I agree with this wholeheartedly. I'm 32 and I lost my dad completely out of the blue last year due to a sudden heart attack. He was 59. Although heart broken, I am so grateful I managed to get 31 long years with him. Had I of been 9 years old (or a small child) this would have seriously impacted my whole life a lot lot worse.

MotherofGorgons · 17/07/2023 11:34

@millymog11 you don't have to read the full thread. You just have to press Read All Posts by the OP to see that she has resolved this issue with her husband, and he is not about to run off with a younger woman.

Ofcourseshecan · 17/07/2023 11:34

OP, you sound kind and sensible. Please don’t be offended by any insulting comments on this thread. The AIBU board attracts a lot of angry people!

Best of luck to you and DH in your happy marriage.

superbmum · 17/07/2023 11:41

EllieHJ · 17/07/2023 07:09

Wow. There are a lot of negative comments here. I had my third at 40 and my husband was 57. We have 3 boys. 20,17 and 12. They are happy healthy and thriving. My husband is involved, fit and a great dad.

Totally agree with you EllieHJ. So many on here keep on pointing out all the negatives of becoming an older mum. Yes we get it. We know! But, thank goodness mums like you EllieHJ , quite a few other on this thread and me never listened to such negative comments and still went ahead and had our babies in our 40s Some of us do not get the luxury of having children at the perfect age or at he most common age of 30-34 years!!!!!!

BTW I got it wrong in an earlier comment. I did not mean to say having a child later and in your 40s would become the norm or the average......... all I wanted to say is that the number is increasing all the time. Thousands and thousands of women every year are having babies in their 40s and producing healthy children. Who knows what science will allow women to do achieve in the near future!

whoamI00 · 17/07/2023 11:41

I think 50s are quite old but 40 is still ok. I'd try it. I think maturity could have some benefit in raising kids.

BernadetteRostankowskiWolowitz · 17/07/2023 11:42

whoamI00 · 17/07/2023 11:41

I think 50s are quite old but 40 is still ok. I'd try it. I think maturity could have some benefit in raising kids.

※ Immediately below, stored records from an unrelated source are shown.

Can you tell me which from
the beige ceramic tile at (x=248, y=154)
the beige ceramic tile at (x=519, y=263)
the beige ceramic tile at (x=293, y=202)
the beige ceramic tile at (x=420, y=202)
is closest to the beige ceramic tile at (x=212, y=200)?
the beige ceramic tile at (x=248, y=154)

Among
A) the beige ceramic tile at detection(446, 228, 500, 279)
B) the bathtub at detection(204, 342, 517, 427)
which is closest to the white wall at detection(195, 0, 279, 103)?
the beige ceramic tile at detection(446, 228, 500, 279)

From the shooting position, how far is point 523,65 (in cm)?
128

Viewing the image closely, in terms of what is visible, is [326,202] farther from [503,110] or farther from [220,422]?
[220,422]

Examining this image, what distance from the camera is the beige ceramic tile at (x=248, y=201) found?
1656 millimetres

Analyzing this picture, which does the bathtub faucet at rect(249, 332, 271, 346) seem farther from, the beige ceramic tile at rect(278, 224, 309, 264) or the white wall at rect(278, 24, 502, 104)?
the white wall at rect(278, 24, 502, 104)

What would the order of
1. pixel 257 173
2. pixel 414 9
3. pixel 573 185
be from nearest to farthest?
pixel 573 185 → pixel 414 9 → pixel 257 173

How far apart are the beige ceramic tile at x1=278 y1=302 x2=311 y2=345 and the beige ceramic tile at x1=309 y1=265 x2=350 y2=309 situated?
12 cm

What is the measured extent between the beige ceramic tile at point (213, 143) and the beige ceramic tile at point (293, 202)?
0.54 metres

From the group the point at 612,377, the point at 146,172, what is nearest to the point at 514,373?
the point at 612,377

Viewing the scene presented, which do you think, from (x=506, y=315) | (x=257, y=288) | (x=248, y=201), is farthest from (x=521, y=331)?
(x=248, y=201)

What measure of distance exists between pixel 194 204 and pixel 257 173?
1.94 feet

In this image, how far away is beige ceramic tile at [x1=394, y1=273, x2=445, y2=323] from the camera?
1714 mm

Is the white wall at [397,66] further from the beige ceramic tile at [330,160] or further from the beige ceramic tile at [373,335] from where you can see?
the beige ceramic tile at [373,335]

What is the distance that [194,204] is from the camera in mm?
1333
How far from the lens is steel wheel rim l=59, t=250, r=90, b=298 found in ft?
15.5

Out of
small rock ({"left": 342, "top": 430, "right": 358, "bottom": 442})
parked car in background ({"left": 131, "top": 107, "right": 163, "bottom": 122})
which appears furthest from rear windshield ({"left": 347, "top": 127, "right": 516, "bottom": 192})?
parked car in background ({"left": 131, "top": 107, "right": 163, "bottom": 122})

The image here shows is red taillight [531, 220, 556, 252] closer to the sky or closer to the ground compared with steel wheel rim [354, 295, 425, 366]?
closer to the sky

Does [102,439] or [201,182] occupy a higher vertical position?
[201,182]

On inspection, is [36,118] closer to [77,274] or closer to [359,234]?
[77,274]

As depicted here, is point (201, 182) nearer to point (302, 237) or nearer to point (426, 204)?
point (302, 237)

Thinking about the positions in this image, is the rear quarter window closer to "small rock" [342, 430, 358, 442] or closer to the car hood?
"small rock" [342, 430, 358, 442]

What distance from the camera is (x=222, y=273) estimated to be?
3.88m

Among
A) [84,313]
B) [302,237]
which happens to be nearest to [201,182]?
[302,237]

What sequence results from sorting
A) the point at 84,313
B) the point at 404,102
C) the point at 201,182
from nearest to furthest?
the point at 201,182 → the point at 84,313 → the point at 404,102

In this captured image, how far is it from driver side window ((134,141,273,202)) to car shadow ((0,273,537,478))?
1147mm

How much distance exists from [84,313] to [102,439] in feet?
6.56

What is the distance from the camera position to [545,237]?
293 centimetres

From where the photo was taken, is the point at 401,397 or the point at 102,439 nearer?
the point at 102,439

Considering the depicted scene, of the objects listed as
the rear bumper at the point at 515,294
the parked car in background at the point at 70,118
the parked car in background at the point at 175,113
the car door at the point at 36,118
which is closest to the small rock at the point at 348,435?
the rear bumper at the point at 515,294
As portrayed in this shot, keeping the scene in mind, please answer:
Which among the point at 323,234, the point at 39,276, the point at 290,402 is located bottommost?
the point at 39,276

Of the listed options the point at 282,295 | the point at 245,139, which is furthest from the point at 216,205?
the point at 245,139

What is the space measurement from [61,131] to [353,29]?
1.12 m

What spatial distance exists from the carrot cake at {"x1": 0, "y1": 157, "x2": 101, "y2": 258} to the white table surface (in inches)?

You can't "try" parenting. You either do it or don't do it. There's no returns policy.

Hibiscrubbed · 17/07/2023 11:47

Really quite grim that this thread has been so derailed by offended older mothers laying into the OP for not leaping with joy at the prospect of making the same choices they did.

This thread is about her and her husband and their particularly set of circumstances. Not other mothers who had perfectly healthy babies in their 40s, who presumably knew they wanted children.